Monza, una “provinciale di lusso” chiamata a ripetersi

Un anno fa la formazione arrancava con Stroppa, poi l’avvento di Palladino. Ora il Monza deve confermarsi

Un anno fa, di questi tempi, il Monza non dava segnali di vita in serie A e il suo allenatore mostrava già una data di scadenza. Scrive Il Giorno.

Zero alla casella dei punti era un dato che preoccupava di settimana in settimana una squadra che aveva l’obiettivo aziendale del decimo posto, reso possibile poi soltanto dall’arrivo di Raffaele Palladino. Che del passato non vuole parlare, e che preferisce convivere con un presente che non vede abbastanza i 4 punti in altrettanto partite conquistati dai brianzoli.

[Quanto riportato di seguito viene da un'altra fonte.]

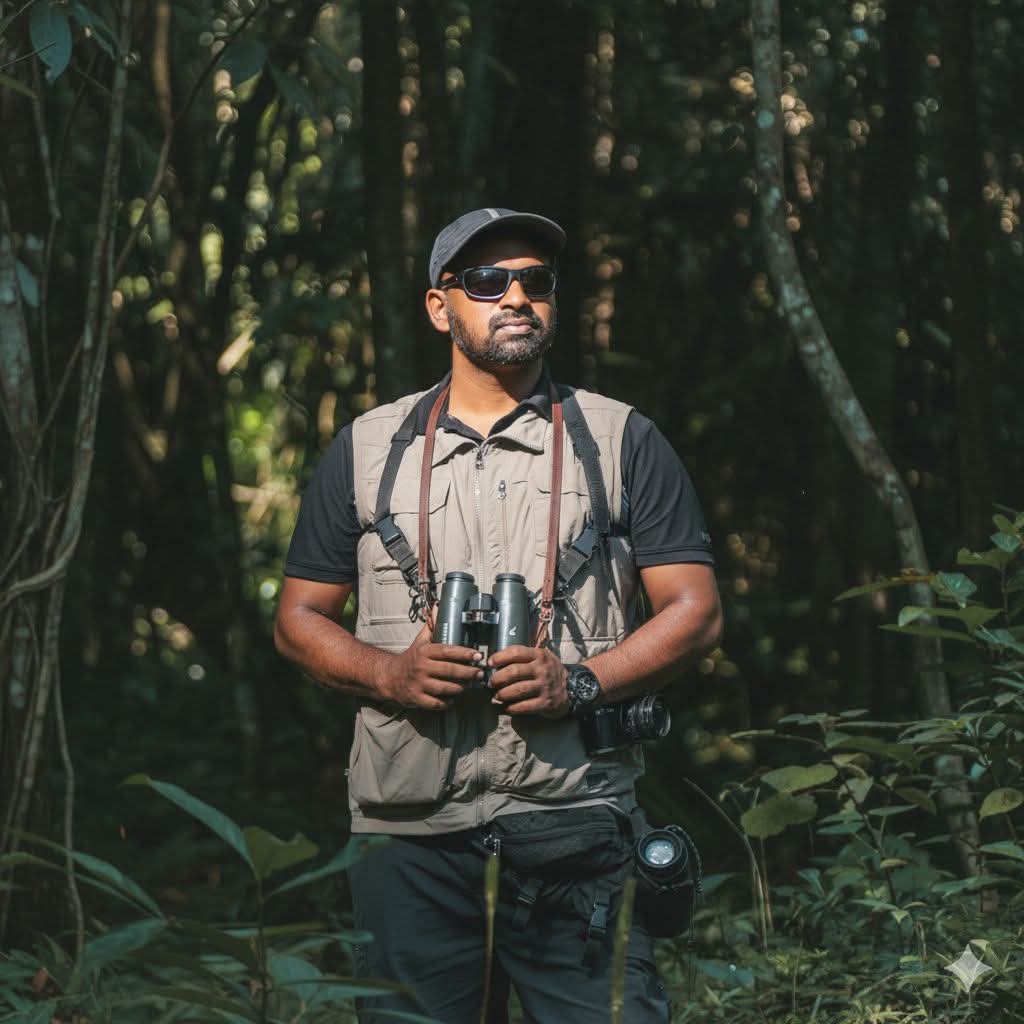 Bird Guides of the World: Sudheesh Thattekad, South India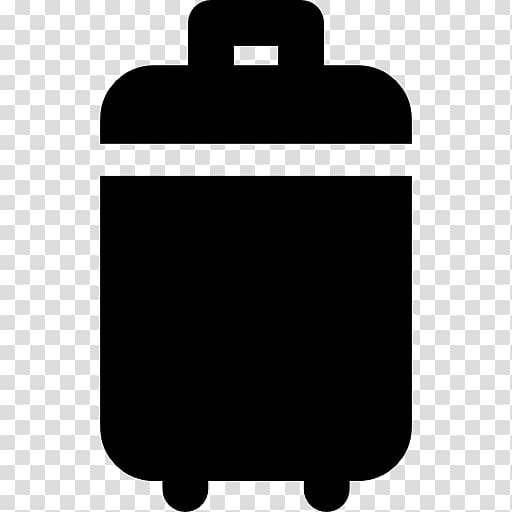 Computer Icons Baggage Suitcase, suitcase transparent background PNG clipart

Vero, è la stessa tabella del mister a non essere rispettata: con Empoli, come è successo, e contro il Lecce, i punti attesi sarebbero stati 6, ma non possono essere un paio di lunghezze a condizionare il giudizio sull’avvio biancorosso.

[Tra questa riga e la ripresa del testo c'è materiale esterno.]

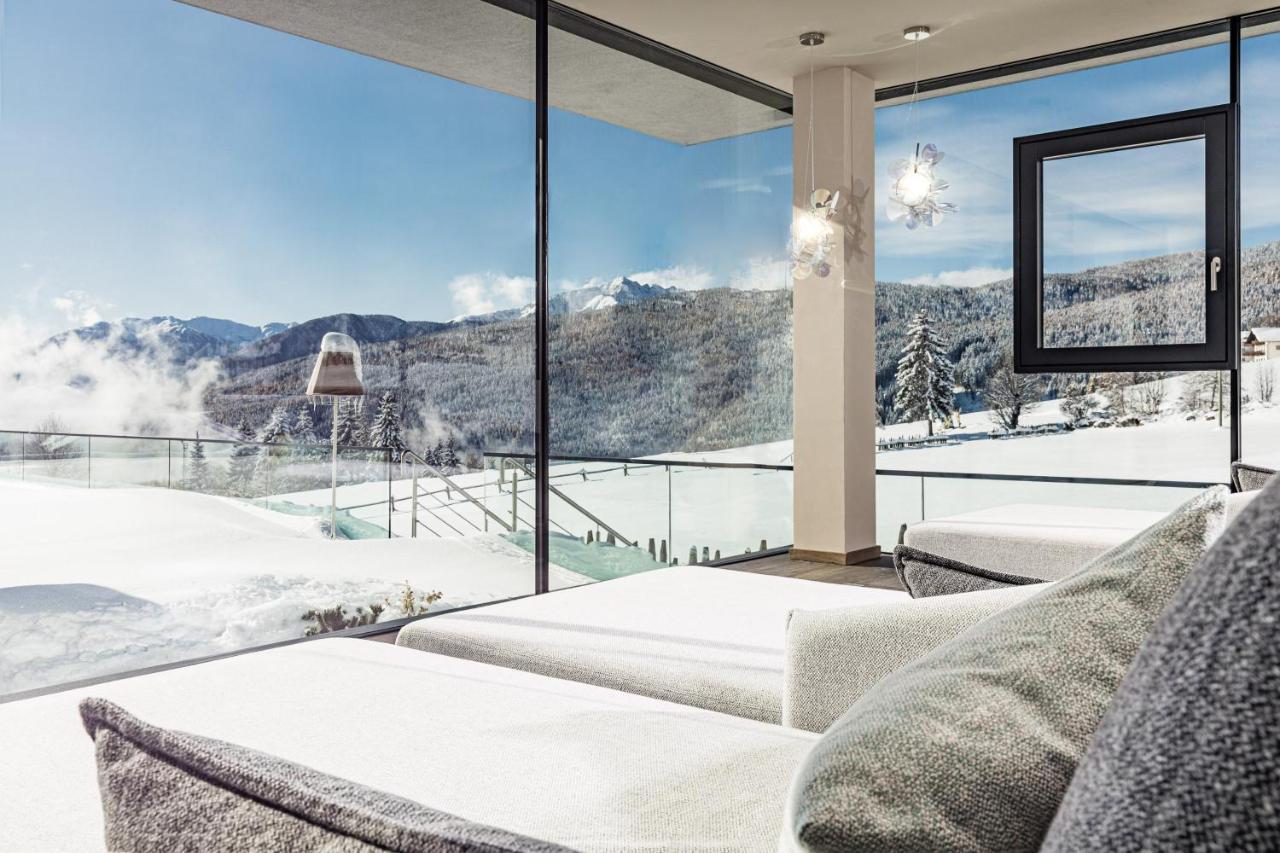 Sonnenberg Panorama Dolomites Wellbeing Hotel Maranza Exterior foto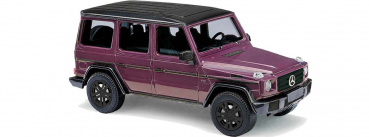 Busch 51474  Mercedes Benz G-Klasse Edition 35, violett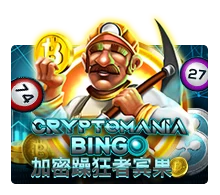 Crypto Mania Bingo - POWERPLAY128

La nuova vita del Monza è iniziata senza due perni fondamentali della stagione dei record che fu. Carlos Augusto a fare il solco in corsia, Rovella a gestire anche il pallone più difficile e a fare da punta del compasso attorno al quale costruire la manovra di gioco.

L’anno scorso il Monza fu la sorpresa del campionato. Ripetersi, quest’anno, sarà più difficile. Quindi c’è la pressione. Ultimo aspetto che apparterrebbe soltanto alle grandi, ma che il Monza si guadagna di diritto dalla considerazione di “provinciale di lusso”.